▸ EXERCISE AIM: Quote each of the following records word for word, leaving out the pictures.

▸ INFORMATION GIVEN:
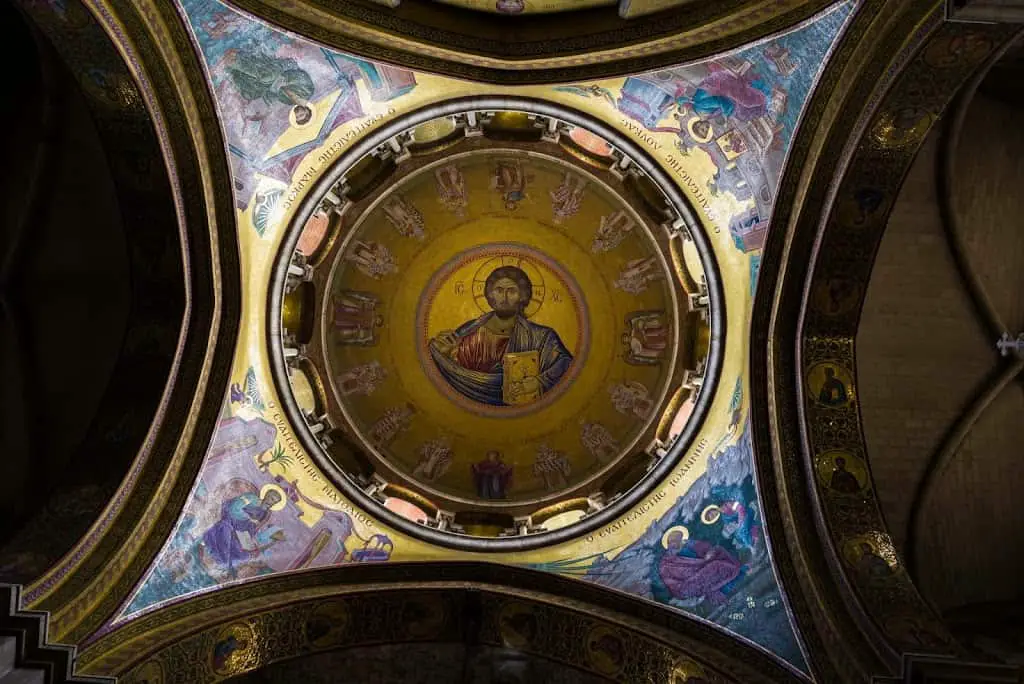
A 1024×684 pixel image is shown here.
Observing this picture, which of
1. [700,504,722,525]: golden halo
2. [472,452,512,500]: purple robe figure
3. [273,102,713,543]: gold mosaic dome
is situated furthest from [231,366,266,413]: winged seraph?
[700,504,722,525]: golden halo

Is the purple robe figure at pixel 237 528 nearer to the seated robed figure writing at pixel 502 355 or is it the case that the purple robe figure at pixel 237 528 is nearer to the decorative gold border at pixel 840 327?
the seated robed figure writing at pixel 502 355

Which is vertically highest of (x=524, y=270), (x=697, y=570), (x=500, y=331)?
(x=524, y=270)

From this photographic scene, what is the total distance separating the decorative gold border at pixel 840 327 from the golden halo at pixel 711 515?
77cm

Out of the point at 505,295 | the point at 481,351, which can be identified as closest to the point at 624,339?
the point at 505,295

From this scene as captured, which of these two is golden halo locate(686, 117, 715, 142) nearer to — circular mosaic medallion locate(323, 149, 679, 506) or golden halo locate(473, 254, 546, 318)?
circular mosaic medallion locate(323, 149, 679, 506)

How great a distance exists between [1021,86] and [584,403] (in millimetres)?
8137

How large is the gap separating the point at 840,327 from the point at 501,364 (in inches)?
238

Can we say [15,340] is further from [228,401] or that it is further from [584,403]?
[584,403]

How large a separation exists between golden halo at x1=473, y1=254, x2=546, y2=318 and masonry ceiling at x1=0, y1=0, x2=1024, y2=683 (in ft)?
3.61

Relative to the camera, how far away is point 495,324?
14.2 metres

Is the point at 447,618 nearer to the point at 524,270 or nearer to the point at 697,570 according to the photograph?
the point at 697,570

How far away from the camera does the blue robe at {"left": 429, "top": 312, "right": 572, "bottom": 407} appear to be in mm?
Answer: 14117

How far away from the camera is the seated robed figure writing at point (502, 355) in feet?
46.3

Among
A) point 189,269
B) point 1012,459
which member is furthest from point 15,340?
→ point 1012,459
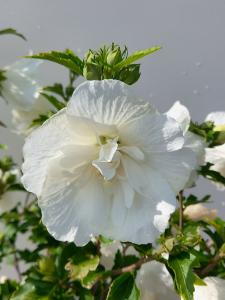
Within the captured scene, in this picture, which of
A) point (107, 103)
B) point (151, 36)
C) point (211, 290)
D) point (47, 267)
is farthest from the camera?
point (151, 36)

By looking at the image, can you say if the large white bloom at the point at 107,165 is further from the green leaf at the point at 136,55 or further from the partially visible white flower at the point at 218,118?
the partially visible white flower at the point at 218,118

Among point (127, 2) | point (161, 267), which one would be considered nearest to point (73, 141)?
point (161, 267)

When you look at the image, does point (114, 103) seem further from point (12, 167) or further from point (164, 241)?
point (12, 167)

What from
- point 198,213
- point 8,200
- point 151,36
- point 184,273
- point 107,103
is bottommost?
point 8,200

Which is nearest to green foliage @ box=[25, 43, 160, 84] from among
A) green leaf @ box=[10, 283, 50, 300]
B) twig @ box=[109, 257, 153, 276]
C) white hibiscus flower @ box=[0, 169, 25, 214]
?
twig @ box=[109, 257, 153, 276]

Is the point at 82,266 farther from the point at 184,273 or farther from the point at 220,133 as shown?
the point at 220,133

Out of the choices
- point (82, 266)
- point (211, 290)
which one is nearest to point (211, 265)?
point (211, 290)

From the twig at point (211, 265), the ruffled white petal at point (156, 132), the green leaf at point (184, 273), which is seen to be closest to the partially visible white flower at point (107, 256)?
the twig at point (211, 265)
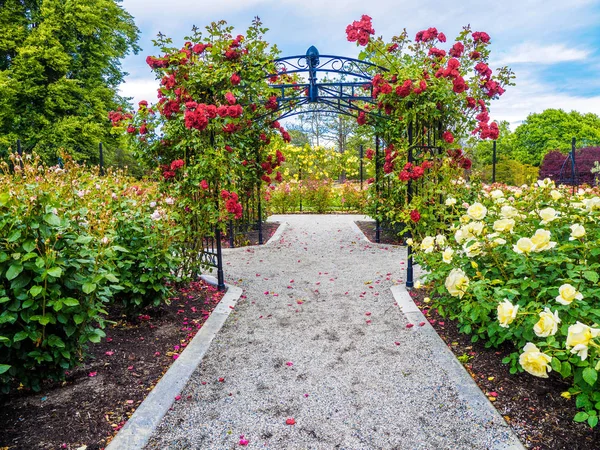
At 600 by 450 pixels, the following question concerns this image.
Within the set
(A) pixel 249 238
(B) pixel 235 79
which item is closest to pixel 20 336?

▸ TASK ANSWER:
A 1024×684 pixel image is shown here.
Observing this picture, which of
1. [700,504,722,525]: golden halo
2. [472,452,512,500]: purple robe figure
3. [273,102,713,543]: gold mosaic dome
is situated furthest from [231,366,266,413]: winged seraph?
[700,504,722,525]: golden halo

Is the purple robe figure at pixel 237 528 nearer to the seated robed figure writing at pixel 502 355 or is it the case that the purple robe figure at pixel 237 528 is nearer to the decorative gold border at pixel 840 327?
the seated robed figure writing at pixel 502 355

Which is vertically highest of (x=524, y=270), (x=697, y=570), (x=500, y=331)?
(x=524, y=270)

From this photographic scene, what is the total distance separating the decorative gold border at pixel 840 327 from the golden halo at pixel 711 515?
77cm

Out of the point at 505,295 | the point at 481,351, which can be identified as closest to the point at 624,339?
the point at 505,295

From this scene as captured, which of these two is golden halo locate(686, 117, 715, 142) nearer to — circular mosaic medallion locate(323, 149, 679, 506) or golden halo locate(473, 254, 546, 318)?
circular mosaic medallion locate(323, 149, 679, 506)

How great a distance exists between [1021,86] and [584,403] (in millimetres)?
8137

How large is the gap separating the point at 840,327 from the point at 501,364 (in inches)?
238

Can we say [15,340] is further from [228,401] or that it is further from [584,403]?
[584,403]

How large a separation exists between golden halo at x1=473, y1=254, x2=546, y2=318 and masonry ceiling at x1=0, y1=0, x2=1024, y2=683 (in ft)?
3.61

Relative to the camera, how far away is point 495,324?
14.2 metres

Is the point at 447,618 nearer to the point at 524,270 or nearer to the point at 697,570 according to the photograph?
the point at 697,570

How far away from the camera does the blue robe at {"left": 429, "top": 312, "right": 572, "bottom": 407} appear to be in mm?
Answer: 14117

How far away from the camera is the seated robed figure writing at point (502, 355) in feet?
46.3

Among
A) point 189,269
B) point 1012,459
which member is furthest from point 15,340?
→ point 1012,459
Within the captured scene, in this picture, which of
A) point (107, 103)
B) point (151, 36)
C) point (211, 290)
D) point (47, 267)
is farthest from the camera?
point (151, 36)

By looking at the image, can you say if the large white bloom at the point at 107,165 is further from the green leaf at the point at 136,55 or further from the partially visible white flower at the point at 218,118?
the partially visible white flower at the point at 218,118

Among point (127, 2) | point (161, 267), which one would be considered nearest to point (73, 141)?
point (161, 267)

When you look at the image, does point (114, 103) seem further from point (12, 167) or further from point (164, 241)?
point (12, 167)

What from
- point 198,213
- point 8,200
- point 151,36
- point 184,273
- point 107,103
is bottommost?
point 8,200

Which is nearest to green foliage @ box=[25, 43, 160, 84] from among
A) green leaf @ box=[10, 283, 50, 300]
B) twig @ box=[109, 257, 153, 276]
C) white hibiscus flower @ box=[0, 169, 25, 214]
?
twig @ box=[109, 257, 153, 276]

Is the point at 82,266 farther from the point at 184,273 or farther from the point at 220,133 as shown?
the point at 220,133

Out of the choices
- point (82, 266)
- point (211, 290)
which one is nearest to point (211, 265)?
point (211, 290)

From the twig at point (211, 265), the ruffled white petal at point (156, 132), the green leaf at point (184, 273), which is seen to be closest to the partially visible white flower at point (107, 256)?
the twig at point (211, 265)
At 600 by 450 pixels, the following question concerns this image.
Within the set
(A) pixel 249 238
(B) pixel 235 79
which item is closest to pixel 20 336?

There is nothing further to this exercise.